Envoy Air ha cancellato 69 voli e 2 hanno subito ritardi. Sono state colpite anche altre importanti compagnie aeree statunitensi: United Airlines ha segnalato 62 cancellazioni, Delta Air Lines 39 e American Airlines 7.

A livello aeroportuale, l’Aeroporto Internazionale di Chicago O’Hare (ORD) è in cima alla lista per disagi totali, con più di 80 cancellazioni combinate tra partenze e arrivi. Hartsfield-Jackson di Atlanta, Denver International e Dallas-Fort Worth International hanno avuto circa 60 cancellazioni ciascuna tra voli in entrata e in uscita.

L’aeroporto internazionale di Orlando (MCO) ha registrato uno dei tassi di ritardo più alti, con 78 ritardi in entrata, mentre anche Newark Liberty (EWR) e Tampa International (TPA) hanno riportato disagi medi.

A livello internazionale, l’Asia sta registrando enormi effetti a catena: Jakarta Soekarno-Hatta (CGK) ha più di 140 voli in ritardo, mentre Shanghai Pudong (PVG) e Beijing Capital (PEK) hanno più di 100 ritardi ciascuna. Altri importanti hub internazionali come Dubai (DXB), Charles de Gaulle (CDG) e Tokyo Haneda (HND) hanno riportato rallentamenti significativi.
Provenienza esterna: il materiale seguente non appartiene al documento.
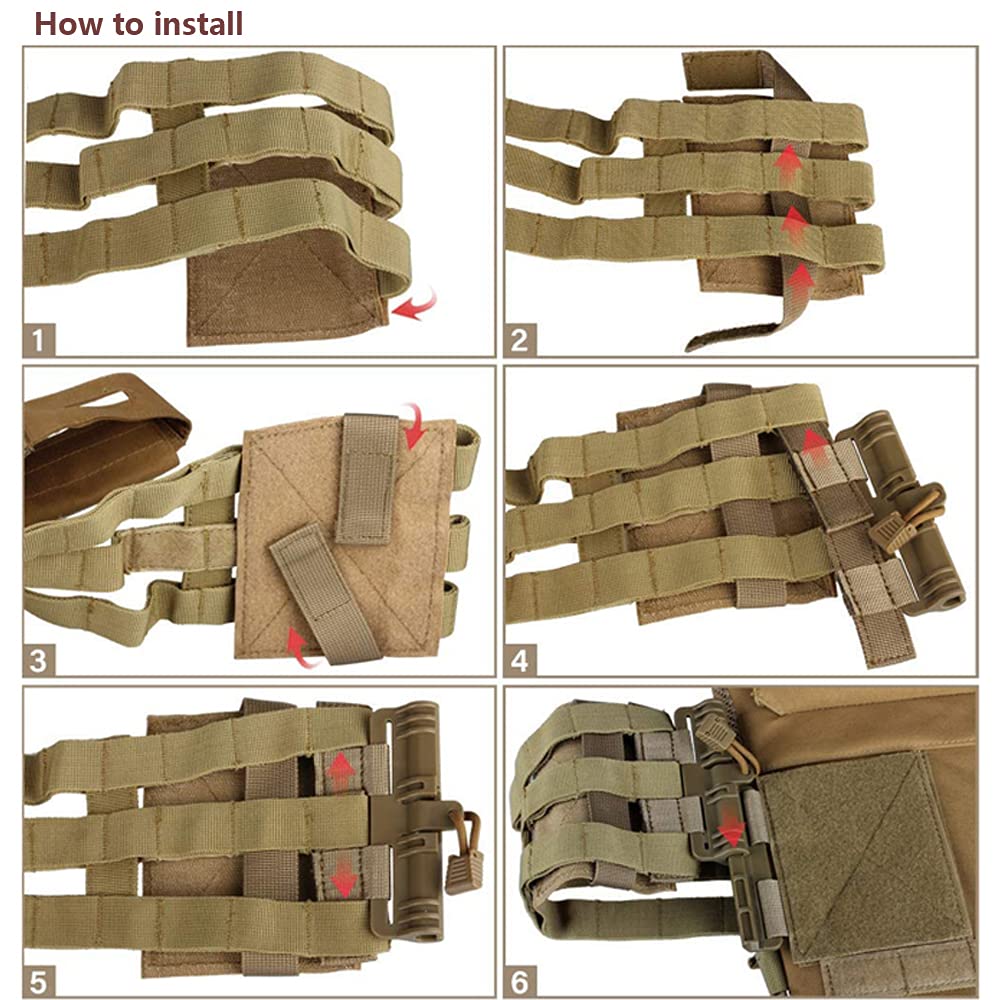 How to install

1

2

3

4

5

6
L’interruzione arriva quando lo shutdown in corso da parte del governo è diventato il più lungo della storia questa settimana, avendo superato la soglia dei 36 giorni mercoledì.
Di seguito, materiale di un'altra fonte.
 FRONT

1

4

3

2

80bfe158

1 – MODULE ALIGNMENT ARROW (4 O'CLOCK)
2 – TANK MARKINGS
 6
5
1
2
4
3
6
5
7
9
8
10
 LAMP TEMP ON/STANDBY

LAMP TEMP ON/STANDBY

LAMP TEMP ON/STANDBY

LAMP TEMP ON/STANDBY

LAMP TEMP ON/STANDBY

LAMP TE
La chiusura ha causato gravi interruzioni ai servizi essenziali in tutto il paese e ciò include gli aeroporti.

La Federal Aviation Administration (FAA) ha ordinato alle compagnie aeree di ridurre il traffico aereo e di viaggiare verso 40 aeroporti a livello nazionale. I tagli della FAA sono iniziati venerdì con una riduzione del 4% sui voli e sono destinati ad espandersi al 10% entro il 14 novembre. Le restrizioni si applicano tutti i giorni dalle 6:00 alle 22:00 ora locale e interessano tutti i principali vettori commerciali.

Sia American Airlines che Alaska Airlines stanno ridimensionando le operazioni di volo in risposta alle riduzioni degli orari imposti dalla FAA.

American ha dichiarato di aver ordinato una riduzione del 4% degli orari dei voli in 40 aeroporti statunitensi a partire da lunedì, con conseguenti circa 220 cancellazioni giornaliere, anche se prevede ancora di operare circa 6.000 voli al giorno. La compagnia aerea ha emesso un’esenzione dal viaggio consentendo ai passeggeri di cambiare o cancellare senza penalità e ha definito la situazione “inaccettabile”, invitando i leader di Washington a porre fine alla chiusura.

Alaska Airlines ha confermato linee guida simili, affermando che cancellerà 36-40 voli al giorno a partire da domenica, pur continuando a operare più di 1.500 voli. La compagnia aerea ha affermato che il 100% dei passeggeri interessati è stato riprenotato e si è impegnata a proteggere i servizi destinati alle comunità piccole e remote.

Nel frattempo, sabato i voli sono stati bloccati in due importanti aeroporti statunitensi, con sospensioni legate al personale Carlotta Douglas Fermate negli aeroporti internazionali e su terreni legati alle condizioni meteorologiche L’aeroporto JFK di New York A causa dei temporali, secondo un aggiornamento pubblicato su Air Traffic Control X.

Venerdì i legislatori hanno respinto un’altra proposta per porre fine allo shutdown.

cosa dice la gente

Il ministro dei trasporti americano Sean P. Duffy disse In una dichiarazione di giovedì: “Il mio dipartimento ha molte responsabilità, ma il nostro lavoro numero uno è la sicurezza. Non si tratta di politica, si tratta di valutare dati e costruire sistemi per ridurre i rischi mentre gli enti regolatori continuano a lavorare senza retribuzione. È sicuro volare oggi, e sarà sicuro volare la prossima settimana grazie alle misure proattive che stiamo adottando.”

L’amministratore federale dell’aviazione Brian Bedford disse In una dichiarazione di giovedì: “Stiamo vedendo segnali di stress nel sistema, quindi stiamo riducendo attivamente il numero di voli per garantire che il popolo americano continui a volare in sicurezza. La FAA monitorerà da vicino le operazioni e non esiteremo a prendere ulteriori misure per garantire che i viaggi aerei rimangano sicuri.”

Cosa succede dopo

Sono probabili ulteriori cancellazioni nei prossimi giorni e i passeggeri sono invitati a monitorare i siti web delle compagnie aeree per aggiornamenti sui voli interessati, opzioni di rimborso e altre linee guida di viaggio.